## Begin Data listing
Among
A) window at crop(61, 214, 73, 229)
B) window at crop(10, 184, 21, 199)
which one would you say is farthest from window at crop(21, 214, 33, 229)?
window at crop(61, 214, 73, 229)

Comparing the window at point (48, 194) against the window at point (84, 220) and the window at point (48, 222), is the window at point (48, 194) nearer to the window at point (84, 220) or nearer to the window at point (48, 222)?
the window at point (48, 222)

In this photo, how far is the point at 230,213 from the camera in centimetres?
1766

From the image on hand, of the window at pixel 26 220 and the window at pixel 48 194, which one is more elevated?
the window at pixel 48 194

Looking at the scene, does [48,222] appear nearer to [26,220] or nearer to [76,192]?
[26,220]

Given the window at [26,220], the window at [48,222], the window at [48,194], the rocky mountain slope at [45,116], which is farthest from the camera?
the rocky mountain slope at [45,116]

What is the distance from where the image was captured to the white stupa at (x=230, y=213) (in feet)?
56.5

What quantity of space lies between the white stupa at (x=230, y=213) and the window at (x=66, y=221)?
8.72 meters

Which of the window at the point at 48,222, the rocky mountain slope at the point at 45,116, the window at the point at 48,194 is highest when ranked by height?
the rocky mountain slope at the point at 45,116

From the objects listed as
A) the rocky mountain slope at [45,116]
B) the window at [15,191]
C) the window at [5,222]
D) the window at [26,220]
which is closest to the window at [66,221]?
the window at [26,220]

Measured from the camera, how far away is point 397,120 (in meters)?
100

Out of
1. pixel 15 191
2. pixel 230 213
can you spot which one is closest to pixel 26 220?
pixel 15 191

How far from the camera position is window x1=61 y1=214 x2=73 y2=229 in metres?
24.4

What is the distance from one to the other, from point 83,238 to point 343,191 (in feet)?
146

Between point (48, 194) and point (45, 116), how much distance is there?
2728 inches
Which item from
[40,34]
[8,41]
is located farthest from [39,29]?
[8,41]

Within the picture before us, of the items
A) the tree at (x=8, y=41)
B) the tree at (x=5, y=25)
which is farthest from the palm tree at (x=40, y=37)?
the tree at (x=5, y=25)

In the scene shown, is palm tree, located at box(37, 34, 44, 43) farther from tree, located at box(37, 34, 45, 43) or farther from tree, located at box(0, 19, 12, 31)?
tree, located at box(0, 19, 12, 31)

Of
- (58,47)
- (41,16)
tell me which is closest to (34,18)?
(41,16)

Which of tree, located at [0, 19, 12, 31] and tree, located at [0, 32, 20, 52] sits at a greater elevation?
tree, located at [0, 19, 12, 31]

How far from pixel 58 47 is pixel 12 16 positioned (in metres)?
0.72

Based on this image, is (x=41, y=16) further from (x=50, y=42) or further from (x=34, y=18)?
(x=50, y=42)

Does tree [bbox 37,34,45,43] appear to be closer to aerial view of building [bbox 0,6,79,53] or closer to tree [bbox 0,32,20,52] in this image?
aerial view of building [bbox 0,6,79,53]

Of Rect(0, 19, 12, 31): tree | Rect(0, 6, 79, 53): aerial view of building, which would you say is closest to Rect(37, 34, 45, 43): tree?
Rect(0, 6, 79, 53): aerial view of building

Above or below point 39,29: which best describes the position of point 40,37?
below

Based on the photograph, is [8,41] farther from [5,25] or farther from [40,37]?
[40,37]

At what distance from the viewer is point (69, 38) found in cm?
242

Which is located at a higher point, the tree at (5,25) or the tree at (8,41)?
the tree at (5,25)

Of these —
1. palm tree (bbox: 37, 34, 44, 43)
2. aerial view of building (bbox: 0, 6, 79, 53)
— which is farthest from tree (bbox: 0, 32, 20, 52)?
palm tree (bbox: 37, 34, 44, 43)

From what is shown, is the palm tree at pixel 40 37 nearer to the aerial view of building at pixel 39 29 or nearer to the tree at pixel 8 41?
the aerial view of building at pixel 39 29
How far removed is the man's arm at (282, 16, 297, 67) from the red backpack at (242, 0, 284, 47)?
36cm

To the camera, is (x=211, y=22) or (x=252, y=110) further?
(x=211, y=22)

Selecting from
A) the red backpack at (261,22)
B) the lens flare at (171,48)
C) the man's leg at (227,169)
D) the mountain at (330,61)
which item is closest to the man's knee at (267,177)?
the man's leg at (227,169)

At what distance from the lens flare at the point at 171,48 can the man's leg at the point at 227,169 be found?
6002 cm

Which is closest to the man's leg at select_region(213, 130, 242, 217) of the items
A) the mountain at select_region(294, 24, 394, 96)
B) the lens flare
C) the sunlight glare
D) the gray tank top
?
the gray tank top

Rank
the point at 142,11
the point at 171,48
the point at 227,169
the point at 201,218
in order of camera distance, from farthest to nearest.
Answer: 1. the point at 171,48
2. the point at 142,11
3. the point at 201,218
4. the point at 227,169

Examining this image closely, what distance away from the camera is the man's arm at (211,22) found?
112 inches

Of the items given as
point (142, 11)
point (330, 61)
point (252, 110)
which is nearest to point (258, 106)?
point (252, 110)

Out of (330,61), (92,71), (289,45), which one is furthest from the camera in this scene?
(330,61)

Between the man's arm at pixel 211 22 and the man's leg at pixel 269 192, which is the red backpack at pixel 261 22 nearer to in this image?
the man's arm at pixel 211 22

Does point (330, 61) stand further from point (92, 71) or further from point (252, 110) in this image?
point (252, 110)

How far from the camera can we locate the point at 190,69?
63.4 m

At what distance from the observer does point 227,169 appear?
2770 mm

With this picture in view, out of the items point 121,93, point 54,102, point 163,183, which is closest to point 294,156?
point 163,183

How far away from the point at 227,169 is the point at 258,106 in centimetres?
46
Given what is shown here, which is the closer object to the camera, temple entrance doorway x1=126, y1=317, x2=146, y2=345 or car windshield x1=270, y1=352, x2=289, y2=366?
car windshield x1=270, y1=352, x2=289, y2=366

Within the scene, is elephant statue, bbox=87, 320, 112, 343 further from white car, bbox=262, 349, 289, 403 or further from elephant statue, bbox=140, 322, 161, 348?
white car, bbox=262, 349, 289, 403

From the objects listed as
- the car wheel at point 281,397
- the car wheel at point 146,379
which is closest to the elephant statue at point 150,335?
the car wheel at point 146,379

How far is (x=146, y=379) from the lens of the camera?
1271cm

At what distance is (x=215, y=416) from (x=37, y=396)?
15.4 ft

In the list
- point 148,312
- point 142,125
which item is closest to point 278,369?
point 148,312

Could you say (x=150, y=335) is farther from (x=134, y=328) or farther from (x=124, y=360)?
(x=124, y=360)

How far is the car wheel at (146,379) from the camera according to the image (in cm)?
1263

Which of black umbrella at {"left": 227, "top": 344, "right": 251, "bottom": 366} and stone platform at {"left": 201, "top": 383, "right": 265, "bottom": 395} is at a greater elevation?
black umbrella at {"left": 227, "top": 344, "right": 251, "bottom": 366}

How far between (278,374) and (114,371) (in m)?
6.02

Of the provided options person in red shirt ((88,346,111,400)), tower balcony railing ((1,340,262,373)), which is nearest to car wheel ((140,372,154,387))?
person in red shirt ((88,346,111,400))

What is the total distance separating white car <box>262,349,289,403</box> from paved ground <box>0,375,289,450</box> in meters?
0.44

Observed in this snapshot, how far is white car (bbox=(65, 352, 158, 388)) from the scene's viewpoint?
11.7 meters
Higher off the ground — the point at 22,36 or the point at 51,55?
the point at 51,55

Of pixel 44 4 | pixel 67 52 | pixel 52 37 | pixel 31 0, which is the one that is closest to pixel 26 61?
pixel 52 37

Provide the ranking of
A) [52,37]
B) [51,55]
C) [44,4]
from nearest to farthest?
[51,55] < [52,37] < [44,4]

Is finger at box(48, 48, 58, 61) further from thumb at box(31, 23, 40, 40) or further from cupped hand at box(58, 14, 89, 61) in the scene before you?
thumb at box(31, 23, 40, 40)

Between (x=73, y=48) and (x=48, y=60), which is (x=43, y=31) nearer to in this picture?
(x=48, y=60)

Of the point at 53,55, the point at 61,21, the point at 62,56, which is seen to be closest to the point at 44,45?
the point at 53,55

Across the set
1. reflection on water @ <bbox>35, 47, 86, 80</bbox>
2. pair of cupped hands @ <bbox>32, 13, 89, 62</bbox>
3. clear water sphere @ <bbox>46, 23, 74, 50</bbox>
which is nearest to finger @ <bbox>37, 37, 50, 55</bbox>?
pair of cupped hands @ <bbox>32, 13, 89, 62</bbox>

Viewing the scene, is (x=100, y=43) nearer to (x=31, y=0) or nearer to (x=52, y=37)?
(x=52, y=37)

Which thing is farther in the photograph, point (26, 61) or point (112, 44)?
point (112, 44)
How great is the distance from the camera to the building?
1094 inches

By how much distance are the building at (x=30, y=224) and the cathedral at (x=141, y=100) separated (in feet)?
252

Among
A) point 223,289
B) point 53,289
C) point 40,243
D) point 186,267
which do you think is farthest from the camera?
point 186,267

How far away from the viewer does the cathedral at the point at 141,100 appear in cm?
## End Data listing
• Set exercise:
Reproduce nothing but the lines from the line containing "How far between" to the last line of the data, each exactly as written.

• Exercise solution:
How far between (278,374) and (114,371) (in m)?
6.02

Of the provided options person in red shirt ((88,346,111,400)), tower balcony railing ((1,340,262,373)), which is nearest to car wheel ((140,372,154,387))?
person in red shirt ((88,346,111,400))

What is the total distance separating white car <box>262,349,289,403</box> from paved ground <box>0,375,289,450</box> in meters?
0.44

Observed in this snapshot, how far is white car (bbox=(65, 352, 158, 388)) from the scene's viewpoint?
11.7 meters
Higher off the ground — the point at 22,36 or the point at 51,55?
the point at 51,55

Of pixel 44 4 | pixel 67 52 | pixel 52 37 | pixel 31 0, which is the one that is closest to pixel 26 61?
pixel 52 37

Provide the ranking of
A) [52,37]
B) [51,55]
C) [44,4]
from nearest to farthest?
[51,55] < [52,37] < [44,4]

Is finger at box(48, 48, 58, 61) further from thumb at box(31, 23, 40, 40) or further from cupped hand at box(58, 14, 89, 61) in the scene before you?
thumb at box(31, 23, 40, 40)

Between (x=73, y=48) and (x=48, y=60), which is (x=43, y=31) nearer to in this picture?
(x=48, y=60)

Of the point at 53,55, the point at 61,21, the point at 62,56, which is seen to be closest to the point at 44,45?
the point at 53,55

Across the set
1. reflection on water @ <bbox>35, 47, 86, 80</bbox>
2. pair of cupped hands @ <bbox>32, 13, 89, 62</bbox>
3. clear water sphere @ <bbox>46, 23, 74, 50</bbox>
which is nearest to finger @ <bbox>37, 37, 50, 55</bbox>?
pair of cupped hands @ <bbox>32, 13, 89, 62</bbox>

Viewing the scene, is (x=100, y=43) nearer to (x=31, y=0) or nearer to (x=52, y=37)?
(x=52, y=37)

Which thing is farther in the photograph, point (26, 61) or point (112, 44)?
point (112, 44)
How great is the distance from the camera to the building?
1094 inches

By how much distance are the building at (x=30, y=224) and the cathedral at (x=141, y=100) separated (in feet)?
252

Among
A) point 223,289
B) point 53,289
C) point 40,243
D) point 186,267
which do you think is farthest from the camera?
point 186,267

How far away from the viewer does the cathedral at the point at 141,100 appear in cm?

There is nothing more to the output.